Remote Code Execution

Cyber Threat Analyst

A Cyber threat analyst is an information security professional who leverages skills and expertise of network engineering to mitigate and avoid cyberattacks on the organization or its employees.

Tracking, Detecting, and Thwarting PowerShell-based Malware and Attacks

Powershell - Is a command-line program that helps you automate tasks and manage your computer by executing commands. It's a versatile tool that can be used to perform a wide range of operations, making it a valuable resource for computer users.

MITRE ATT&CK

The MITRE ATT&CK framework has been an invaluable tool for cybersecurity researchers analyzing and classifying cyberattacks. Through the extensive amount of data and research available, the framework serves as a verification measure to evaluate techniques employed by adversarial groups, as well as track groups’ documented developments

Questions

• You just got a new job as a Cyber Threat Analyst, how would you explain your role to a family member?

A Cyber Threat Analyst keeps organizations secure by finding and understanding online threats, responding to incidents, and helping improve overall cybersecurity.

• Explain what makes PowerShell such an effective attack vector.

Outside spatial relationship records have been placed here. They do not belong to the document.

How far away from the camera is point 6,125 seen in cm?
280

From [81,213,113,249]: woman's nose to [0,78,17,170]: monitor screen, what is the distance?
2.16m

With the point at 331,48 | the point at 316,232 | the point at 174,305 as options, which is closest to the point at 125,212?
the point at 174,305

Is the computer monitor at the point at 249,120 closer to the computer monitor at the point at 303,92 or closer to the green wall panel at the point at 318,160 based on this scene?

PowerShell is an ideal channel for delivering attacks, such as, virus-infected files and malicious trojans because of its wide deployment and access to all parts of a host via the .NET framework. Additionally, it is easy to develop scripts applicable for payload delivery, and because PowerShell is a trusted application, it will almost always be allowed to execute scripts with impunity.

• What are two things you can do to mitigate attacks that leverage PowerShell?

Implement PowerShell Execution Policies; Regularly Update PowerShell.